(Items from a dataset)
--- --- ---

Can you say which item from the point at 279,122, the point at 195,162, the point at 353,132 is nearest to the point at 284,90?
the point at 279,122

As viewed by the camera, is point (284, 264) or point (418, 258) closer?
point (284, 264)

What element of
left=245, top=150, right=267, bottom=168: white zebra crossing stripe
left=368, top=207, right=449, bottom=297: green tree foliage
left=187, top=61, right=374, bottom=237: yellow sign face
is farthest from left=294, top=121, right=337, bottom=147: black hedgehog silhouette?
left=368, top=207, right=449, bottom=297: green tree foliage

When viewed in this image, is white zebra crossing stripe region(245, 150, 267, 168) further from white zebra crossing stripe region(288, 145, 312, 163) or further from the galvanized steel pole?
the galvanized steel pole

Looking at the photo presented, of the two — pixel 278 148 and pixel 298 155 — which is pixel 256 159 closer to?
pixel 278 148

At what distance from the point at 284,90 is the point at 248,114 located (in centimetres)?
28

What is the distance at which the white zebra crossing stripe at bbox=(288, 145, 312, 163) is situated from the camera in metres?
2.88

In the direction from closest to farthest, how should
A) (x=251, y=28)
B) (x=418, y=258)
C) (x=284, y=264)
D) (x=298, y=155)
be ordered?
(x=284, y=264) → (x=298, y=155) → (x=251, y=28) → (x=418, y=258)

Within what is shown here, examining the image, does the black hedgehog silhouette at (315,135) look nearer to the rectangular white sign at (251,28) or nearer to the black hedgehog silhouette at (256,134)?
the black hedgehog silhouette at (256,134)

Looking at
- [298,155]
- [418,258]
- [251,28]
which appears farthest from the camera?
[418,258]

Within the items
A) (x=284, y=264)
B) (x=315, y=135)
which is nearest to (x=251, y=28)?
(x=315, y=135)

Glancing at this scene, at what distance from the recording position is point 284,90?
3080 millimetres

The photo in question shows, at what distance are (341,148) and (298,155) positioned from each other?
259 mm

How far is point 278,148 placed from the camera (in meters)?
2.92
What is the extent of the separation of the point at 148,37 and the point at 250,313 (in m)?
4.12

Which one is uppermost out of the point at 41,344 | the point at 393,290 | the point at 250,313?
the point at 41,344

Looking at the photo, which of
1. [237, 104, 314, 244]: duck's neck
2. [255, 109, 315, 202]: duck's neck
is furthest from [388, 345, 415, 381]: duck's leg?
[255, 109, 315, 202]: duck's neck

--- --- ---

WHAT YOU ARE ASKED TO DO >>
Print all of the material above again, line for line and unchanged.

RESULT BELOW >>
Can you say which item from the point at 279,122, the point at 195,162, the point at 353,132 is nearest to the point at 284,90?
the point at 279,122

As viewed by the camera, is point (284, 264) or point (418, 258) closer?
point (284, 264)

What element of
left=245, top=150, right=267, bottom=168: white zebra crossing stripe
left=368, top=207, right=449, bottom=297: green tree foliage
left=187, top=61, right=374, bottom=237: yellow sign face
is farthest from left=294, top=121, right=337, bottom=147: black hedgehog silhouette?
left=368, top=207, right=449, bottom=297: green tree foliage

When viewed in this image, is white zebra crossing stripe region(245, 150, 267, 168) further from white zebra crossing stripe region(288, 145, 312, 163) or further from the galvanized steel pole?
the galvanized steel pole

Looking at the photo presented, of the two — pixel 278 148 and pixel 298 155 — which is pixel 256 159 closer to?
pixel 278 148

At what distance from the point at 284,90 is the point at 248,114 located (in centimetres)?
28

What is the distance at which the white zebra crossing stripe at bbox=(288, 145, 312, 163) is situated from the camera in metres?
2.88

In the direction from closest to farthest, how should
A) (x=251, y=28)
B) (x=418, y=258)
C) (x=284, y=264)
D) (x=298, y=155)
be ordered?
(x=284, y=264) → (x=298, y=155) → (x=251, y=28) → (x=418, y=258)

Within what is shown here, examining the image, does the black hedgehog silhouette at (315,135) look nearer to the rectangular white sign at (251,28) or nearer to the black hedgehog silhouette at (256,134)?
the black hedgehog silhouette at (256,134)

Looking at
- [298,155]
- [418,258]
- [251,28]
which appears farthest from the camera?
[418,258]

Within the items
A) (x=284, y=264)
B) (x=315, y=135)
which is nearest to (x=251, y=28)?
(x=315, y=135)

Glancing at this scene, at what distance from the recording position is point 284,90?
3080 millimetres

The photo in question shows, at what distance are (341,148) and (298,155) positioned from each other?
259 mm

How far is point 278,148 placed from the camera (in meters)?
2.92
What is the extent of the separation of the point at 148,37 and the point at 250,313 (in m)?
4.12

Which one is uppermost out of the point at 41,344 | the point at 393,290 | the point at 250,313?
the point at 41,344

Looking at the photo, which of
1. [237, 104, 314, 244]: duck's neck
2. [255, 109, 315, 202]: duck's neck
is furthest from [388, 345, 415, 381]: duck's leg?
[255, 109, 315, 202]: duck's neck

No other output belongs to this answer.